Copy out, word for word, the part of the rows that begins with the line containing "Among the items" and ends with the line containing "3. the finger at pixel 474 299".
══ DATASET EXCERPTS
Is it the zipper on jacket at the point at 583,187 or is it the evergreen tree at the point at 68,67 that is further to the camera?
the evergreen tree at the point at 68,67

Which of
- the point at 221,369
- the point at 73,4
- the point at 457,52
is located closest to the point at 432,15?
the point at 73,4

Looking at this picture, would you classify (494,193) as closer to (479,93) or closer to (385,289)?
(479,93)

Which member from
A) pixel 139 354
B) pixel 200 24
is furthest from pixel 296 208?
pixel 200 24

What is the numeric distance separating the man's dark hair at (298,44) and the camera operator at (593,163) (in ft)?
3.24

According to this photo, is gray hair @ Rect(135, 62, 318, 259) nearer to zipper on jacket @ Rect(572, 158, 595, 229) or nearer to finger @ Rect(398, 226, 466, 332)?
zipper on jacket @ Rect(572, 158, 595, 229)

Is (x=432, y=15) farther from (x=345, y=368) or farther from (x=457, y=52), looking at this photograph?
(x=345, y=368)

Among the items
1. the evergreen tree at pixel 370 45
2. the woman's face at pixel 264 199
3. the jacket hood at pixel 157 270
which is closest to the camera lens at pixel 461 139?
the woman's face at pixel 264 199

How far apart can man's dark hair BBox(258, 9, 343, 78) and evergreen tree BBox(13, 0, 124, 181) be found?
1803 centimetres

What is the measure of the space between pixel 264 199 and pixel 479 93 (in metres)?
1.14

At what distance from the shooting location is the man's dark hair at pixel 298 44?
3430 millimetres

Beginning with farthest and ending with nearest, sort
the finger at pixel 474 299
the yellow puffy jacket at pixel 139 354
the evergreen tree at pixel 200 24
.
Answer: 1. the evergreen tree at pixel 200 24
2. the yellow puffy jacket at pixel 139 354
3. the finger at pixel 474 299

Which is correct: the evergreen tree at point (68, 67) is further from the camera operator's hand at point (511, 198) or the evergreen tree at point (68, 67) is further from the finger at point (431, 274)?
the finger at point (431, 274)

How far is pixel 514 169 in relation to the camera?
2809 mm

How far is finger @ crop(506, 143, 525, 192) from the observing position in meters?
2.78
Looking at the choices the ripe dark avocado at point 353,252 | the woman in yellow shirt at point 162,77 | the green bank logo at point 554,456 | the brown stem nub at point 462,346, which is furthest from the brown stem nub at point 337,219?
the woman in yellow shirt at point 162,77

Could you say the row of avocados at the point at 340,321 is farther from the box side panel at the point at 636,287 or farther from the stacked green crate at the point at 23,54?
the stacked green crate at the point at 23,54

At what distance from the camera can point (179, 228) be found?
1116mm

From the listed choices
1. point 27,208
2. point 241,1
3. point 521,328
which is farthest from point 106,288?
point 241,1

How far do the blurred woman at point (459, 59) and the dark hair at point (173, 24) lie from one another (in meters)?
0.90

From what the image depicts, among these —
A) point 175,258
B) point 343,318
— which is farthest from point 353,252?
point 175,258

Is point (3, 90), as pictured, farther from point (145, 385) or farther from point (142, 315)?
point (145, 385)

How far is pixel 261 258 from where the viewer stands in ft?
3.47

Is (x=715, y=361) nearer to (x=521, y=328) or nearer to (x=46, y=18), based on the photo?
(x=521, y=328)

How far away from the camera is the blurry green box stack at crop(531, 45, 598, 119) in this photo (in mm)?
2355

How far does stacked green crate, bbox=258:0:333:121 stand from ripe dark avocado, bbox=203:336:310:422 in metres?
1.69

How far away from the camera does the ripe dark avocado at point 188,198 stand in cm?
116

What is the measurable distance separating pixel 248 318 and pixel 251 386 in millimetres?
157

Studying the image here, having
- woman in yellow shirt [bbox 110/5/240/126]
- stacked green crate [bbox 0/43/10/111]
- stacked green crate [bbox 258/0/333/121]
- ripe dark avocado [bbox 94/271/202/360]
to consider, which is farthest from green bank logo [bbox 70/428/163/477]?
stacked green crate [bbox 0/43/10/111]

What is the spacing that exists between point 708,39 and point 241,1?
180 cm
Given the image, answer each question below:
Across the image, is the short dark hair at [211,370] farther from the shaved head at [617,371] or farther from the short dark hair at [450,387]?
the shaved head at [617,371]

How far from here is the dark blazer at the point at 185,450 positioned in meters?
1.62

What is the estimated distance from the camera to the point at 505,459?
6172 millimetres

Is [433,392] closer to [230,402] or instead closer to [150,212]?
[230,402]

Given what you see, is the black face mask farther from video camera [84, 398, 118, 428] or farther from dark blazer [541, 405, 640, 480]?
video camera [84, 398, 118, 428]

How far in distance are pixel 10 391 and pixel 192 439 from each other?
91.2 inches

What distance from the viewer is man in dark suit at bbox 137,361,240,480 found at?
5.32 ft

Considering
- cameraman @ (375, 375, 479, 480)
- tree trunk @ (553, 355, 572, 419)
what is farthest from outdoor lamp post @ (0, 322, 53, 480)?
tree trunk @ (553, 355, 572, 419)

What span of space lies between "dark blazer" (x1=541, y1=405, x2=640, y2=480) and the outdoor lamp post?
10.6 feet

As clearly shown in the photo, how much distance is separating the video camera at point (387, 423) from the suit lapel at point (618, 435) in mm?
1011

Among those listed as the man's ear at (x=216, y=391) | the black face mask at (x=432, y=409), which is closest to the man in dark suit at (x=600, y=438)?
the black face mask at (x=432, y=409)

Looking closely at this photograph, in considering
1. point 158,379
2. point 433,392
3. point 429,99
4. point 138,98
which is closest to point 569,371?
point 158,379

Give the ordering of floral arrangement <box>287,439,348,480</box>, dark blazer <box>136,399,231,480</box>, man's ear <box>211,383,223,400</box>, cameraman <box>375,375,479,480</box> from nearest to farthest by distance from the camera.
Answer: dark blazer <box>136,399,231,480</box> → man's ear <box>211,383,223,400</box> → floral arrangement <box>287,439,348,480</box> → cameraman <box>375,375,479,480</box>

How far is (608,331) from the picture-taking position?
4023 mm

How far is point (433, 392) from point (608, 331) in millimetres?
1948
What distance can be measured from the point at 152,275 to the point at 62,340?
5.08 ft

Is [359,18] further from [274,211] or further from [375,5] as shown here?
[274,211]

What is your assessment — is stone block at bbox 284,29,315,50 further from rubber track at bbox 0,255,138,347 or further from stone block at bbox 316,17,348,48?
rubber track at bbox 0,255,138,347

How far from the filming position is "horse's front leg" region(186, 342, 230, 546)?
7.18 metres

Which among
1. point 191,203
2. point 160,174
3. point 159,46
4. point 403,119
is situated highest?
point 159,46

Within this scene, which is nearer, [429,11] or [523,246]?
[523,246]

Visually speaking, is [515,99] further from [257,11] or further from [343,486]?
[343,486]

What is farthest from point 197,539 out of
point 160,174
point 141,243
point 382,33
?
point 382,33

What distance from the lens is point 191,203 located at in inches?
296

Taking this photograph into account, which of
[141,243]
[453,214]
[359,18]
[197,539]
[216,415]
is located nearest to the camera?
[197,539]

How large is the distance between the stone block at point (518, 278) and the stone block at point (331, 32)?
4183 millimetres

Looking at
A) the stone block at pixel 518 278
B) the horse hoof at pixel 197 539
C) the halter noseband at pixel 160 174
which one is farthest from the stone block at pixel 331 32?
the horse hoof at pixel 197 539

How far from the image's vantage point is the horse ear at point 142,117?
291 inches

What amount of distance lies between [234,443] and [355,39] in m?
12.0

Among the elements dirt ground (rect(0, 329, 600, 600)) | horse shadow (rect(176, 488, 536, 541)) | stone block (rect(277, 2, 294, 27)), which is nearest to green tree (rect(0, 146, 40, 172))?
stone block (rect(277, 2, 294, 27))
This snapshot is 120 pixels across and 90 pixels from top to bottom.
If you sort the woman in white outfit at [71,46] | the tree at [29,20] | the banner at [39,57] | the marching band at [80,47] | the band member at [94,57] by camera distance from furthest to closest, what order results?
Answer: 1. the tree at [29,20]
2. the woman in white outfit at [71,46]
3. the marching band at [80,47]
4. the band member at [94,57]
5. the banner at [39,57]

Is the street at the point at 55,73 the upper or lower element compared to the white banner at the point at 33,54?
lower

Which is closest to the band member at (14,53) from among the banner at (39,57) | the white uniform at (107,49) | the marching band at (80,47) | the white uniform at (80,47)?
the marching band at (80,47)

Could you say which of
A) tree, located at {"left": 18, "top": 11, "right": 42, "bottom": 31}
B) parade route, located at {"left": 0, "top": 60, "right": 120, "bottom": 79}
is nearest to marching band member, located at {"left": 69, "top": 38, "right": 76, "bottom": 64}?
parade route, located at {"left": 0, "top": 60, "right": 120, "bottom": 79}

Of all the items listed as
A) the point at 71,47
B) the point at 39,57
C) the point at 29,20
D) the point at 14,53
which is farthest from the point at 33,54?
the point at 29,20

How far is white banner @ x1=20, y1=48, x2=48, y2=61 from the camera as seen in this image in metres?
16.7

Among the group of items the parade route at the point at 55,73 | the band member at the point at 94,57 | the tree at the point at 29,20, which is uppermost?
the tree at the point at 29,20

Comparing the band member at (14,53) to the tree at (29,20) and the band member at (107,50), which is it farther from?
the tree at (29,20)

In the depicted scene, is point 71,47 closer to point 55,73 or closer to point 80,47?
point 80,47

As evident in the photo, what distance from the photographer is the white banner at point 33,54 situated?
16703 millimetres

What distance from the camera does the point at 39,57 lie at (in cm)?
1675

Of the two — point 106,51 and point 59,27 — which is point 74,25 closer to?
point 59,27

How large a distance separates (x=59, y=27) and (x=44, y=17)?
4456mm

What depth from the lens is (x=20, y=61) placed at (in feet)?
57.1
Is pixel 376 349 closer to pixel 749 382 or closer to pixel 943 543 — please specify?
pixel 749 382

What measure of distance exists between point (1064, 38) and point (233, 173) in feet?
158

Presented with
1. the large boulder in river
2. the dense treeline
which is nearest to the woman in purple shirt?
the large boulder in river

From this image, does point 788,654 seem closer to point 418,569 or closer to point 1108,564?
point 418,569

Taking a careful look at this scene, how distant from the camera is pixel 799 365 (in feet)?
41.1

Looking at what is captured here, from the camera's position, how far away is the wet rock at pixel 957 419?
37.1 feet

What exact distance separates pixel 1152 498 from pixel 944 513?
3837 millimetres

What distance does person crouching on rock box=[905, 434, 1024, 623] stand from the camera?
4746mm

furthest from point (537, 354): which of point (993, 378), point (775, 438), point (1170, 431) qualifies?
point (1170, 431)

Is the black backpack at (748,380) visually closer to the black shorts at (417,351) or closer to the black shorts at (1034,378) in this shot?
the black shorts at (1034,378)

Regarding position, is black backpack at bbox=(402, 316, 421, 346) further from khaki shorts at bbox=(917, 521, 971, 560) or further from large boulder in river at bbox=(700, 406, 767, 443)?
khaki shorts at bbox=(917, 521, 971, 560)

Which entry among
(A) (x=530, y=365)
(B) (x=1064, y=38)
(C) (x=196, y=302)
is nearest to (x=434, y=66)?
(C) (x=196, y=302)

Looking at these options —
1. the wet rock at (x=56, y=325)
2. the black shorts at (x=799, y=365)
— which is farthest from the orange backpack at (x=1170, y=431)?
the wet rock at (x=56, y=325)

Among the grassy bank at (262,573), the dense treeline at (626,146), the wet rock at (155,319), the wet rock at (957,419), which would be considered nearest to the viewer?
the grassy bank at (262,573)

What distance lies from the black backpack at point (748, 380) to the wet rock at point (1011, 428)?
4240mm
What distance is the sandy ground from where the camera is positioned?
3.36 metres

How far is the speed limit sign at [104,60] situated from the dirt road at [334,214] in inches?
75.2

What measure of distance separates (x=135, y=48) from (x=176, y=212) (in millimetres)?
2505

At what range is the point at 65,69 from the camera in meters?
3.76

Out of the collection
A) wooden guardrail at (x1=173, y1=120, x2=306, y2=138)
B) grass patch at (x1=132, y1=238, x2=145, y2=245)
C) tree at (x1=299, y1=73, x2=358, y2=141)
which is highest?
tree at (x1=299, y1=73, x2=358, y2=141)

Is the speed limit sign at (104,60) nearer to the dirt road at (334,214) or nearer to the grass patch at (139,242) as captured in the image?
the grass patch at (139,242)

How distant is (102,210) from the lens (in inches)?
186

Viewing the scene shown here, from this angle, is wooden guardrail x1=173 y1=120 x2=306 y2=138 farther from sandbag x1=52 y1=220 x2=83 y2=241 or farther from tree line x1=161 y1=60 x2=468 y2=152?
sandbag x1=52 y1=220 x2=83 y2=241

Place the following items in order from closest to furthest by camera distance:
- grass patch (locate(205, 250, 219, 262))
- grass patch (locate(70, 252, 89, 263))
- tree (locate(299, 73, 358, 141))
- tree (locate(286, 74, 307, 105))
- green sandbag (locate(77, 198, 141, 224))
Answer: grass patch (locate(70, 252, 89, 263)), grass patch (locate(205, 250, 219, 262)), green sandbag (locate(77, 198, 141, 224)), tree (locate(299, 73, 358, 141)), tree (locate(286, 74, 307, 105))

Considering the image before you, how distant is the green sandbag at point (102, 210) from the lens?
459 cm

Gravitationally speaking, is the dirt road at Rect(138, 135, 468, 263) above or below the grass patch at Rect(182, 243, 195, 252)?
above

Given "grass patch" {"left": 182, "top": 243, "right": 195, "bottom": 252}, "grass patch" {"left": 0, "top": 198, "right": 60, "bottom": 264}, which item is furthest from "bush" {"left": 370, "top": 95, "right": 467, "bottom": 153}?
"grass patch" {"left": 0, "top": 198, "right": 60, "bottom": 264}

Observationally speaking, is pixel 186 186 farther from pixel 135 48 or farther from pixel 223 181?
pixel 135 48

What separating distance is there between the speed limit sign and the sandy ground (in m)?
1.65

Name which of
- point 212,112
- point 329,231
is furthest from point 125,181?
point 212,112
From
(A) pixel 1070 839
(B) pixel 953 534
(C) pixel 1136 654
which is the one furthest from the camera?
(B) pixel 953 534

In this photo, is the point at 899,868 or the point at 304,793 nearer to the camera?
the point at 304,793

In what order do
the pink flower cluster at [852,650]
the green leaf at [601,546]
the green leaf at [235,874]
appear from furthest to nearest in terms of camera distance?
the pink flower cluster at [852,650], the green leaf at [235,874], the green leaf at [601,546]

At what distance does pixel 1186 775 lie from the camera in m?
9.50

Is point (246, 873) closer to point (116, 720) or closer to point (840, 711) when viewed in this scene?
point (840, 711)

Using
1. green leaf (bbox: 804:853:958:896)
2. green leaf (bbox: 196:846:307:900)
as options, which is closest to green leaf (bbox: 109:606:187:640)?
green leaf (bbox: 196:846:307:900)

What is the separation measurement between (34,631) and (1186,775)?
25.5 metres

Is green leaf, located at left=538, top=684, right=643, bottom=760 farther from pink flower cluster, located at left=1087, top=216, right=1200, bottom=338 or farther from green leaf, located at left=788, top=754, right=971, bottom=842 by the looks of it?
════
### RESPONSE BELOW
Among the items
1. the evergreen tree at pixel 370 45
2. the woman's face at pixel 264 199
3. the jacket hood at pixel 157 270
which is closest to the camera lens at pixel 461 139?
the woman's face at pixel 264 199

How far apart can man's dark hair BBox(258, 9, 343, 78) and evergreen tree BBox(13, 0, 124, 181) be found?
1803 centimetres

What is the measure of the space between pixel 264 199 and pixel 479 93 (in metres)?
1.14

At what distance from the shooting location is the man's dark hair at pixel 298 44?
3430 millimetres

Beginning with farthest and ending with nearest, sort
the finger at pixel 474 299
the yellow puffy jacket at pixel 139 354
the evergreen tree at pixel 200 24
.
Answer: 1. the evergreen tree at pixel 200 24
2. the yellow puffy jacket at pixel 139 354
3. the finger at pixel 474 299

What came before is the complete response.